> [PASSAGE]:

From: Alan Cox <alan@linux.intel.com>
Date: Sat, 2 Jun 2018 21:56:03 +0000 (+0100)
Subject: trs80m1: add a slightly mad fork copier
X-Git-Url: https://git.ndcode.org/public/gitweb.cgi?a=commitdiff_plain;h=7f74895bf5c5d50dfb8992d707ef32e165cae1f8;p=FUZIX.git

trs80m1: add a slightly mad fork copier

It may be crazy but it's fast.....
---

diff --git a/Kernel/platform-trs80m1/tricks.s b/Kernel/platform-trs80m1/tricks.s
index 08a3be56..c93905ec 100644
--- a/Kernel/platform-trs80m1/tricks.s
+++ b/Kernel/platform-trs80m1/tricks.s
@@ -3,3 +3,98 @@
 	.include "kernel.def"
 
 	.include "../lib/z80fixedbank-banked.s"
+
+	.globl fork_mapsave
+
+	.globl bankfork		; for debugging
+
+;
+;	This is related so we will keep it here. Copy the process memory
+;	for a fork. a is the page base of the parent, c of the child
+;
+;	Assumption - fits into a fixed number of whole 256 byte blocks
+;
+;	We violate all the rules of good programming for speed here. It
+;	really matters on a 1.7Mhz processor !
+;
+;	Interrupts are off so I guess the stack pointer is spare (Watch
+;	out for NMI if we do model 3 this way!)
+;
+bankfork:
+	ld (cpatch0 + 1),a	; patch parent into loop
+	ld a,c
+	ld (cpatch1 + 1),a	; patch child into loop
+	;
+	;	Set up ready for the copy
+	;
+	call fork_mapsave
+	ld hl, #PROGBASE	; base of memory to fork (vectors included)
+	ld (spcache),sp
+	; 32256 bytes to copy. Purely by luck this is divisible by 18 so
+	; we just need to do 1792 loops. Even better 1792 is 7 * 256 so
+	; we have no corner cases to worry about.

> [DIRECTIVES]:
A – According to the fork copier commit, how many loops does the copy need?
B – Continue the fork copier commit from its last line.
The material that follows is not needed for any of this.

> [GIVEN DATA]:
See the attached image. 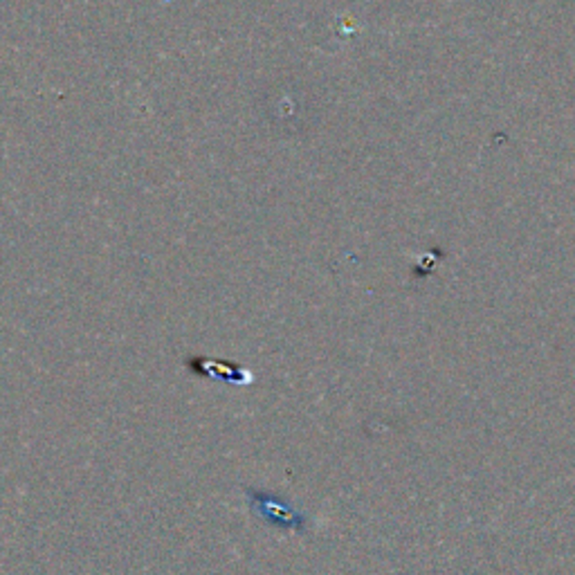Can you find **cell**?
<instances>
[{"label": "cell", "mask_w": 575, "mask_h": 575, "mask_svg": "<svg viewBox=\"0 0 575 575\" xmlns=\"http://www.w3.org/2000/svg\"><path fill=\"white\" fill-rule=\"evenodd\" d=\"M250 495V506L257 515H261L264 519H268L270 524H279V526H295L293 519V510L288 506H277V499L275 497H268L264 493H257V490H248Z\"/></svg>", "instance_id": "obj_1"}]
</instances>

> [RESULTS BY TASK]:
A – 1792 loops.

B –
+
+	; Stack pointer at the target buffer
+	ld sp,hl
+	; 7 outer loops
+	ld a,#8
+	ld (copyct),a
+	xor a		; Count 256 * 18 cycles
+copyloop:
+	ex af,af'	; Save A as we need an A for ioports
+cpatch0:
+	ld a,#0		; parent bank (patched in for speed)
+	out (0x43),a
+	pop bc		; copy 18 bytes out of parent
+	pop de
+	pop hl
+	exx
+	pop bc
+	pop de
+	pop hl
+	pop ix
+	pop iy
+	ld (sp_patch+1),sp
+cpatch1:
+	ld a,#0		; child bank (also patched in for speed)
+	out (0x43),a
+	push iy		; and put them back into the child
+	push ix
+	push hl
+	push de
+	push bc
+	exx
+	push hl
+	push de
+	push bc
+	ex af,af'	; Get counter back
+	dec a
+	jr z, setdone	; 256 loops ?
+copy_cont:
+sp_patch:
+	ld sp,#0
+	jp copyloop
+;
+;	This outer loop only runs 7 times so isn't quite so performance
+;	critical
+;
+setdone:
+	ld hl,#copyct
+	dec (hl)	
+	jp z, copy_over
+	xor a
+	jr copy_cont
+copy_over:
+	;
+	;	Get the stack back
+	;
+	ld sp,(spcache)
+	;
+	;	And the correct kernel bank.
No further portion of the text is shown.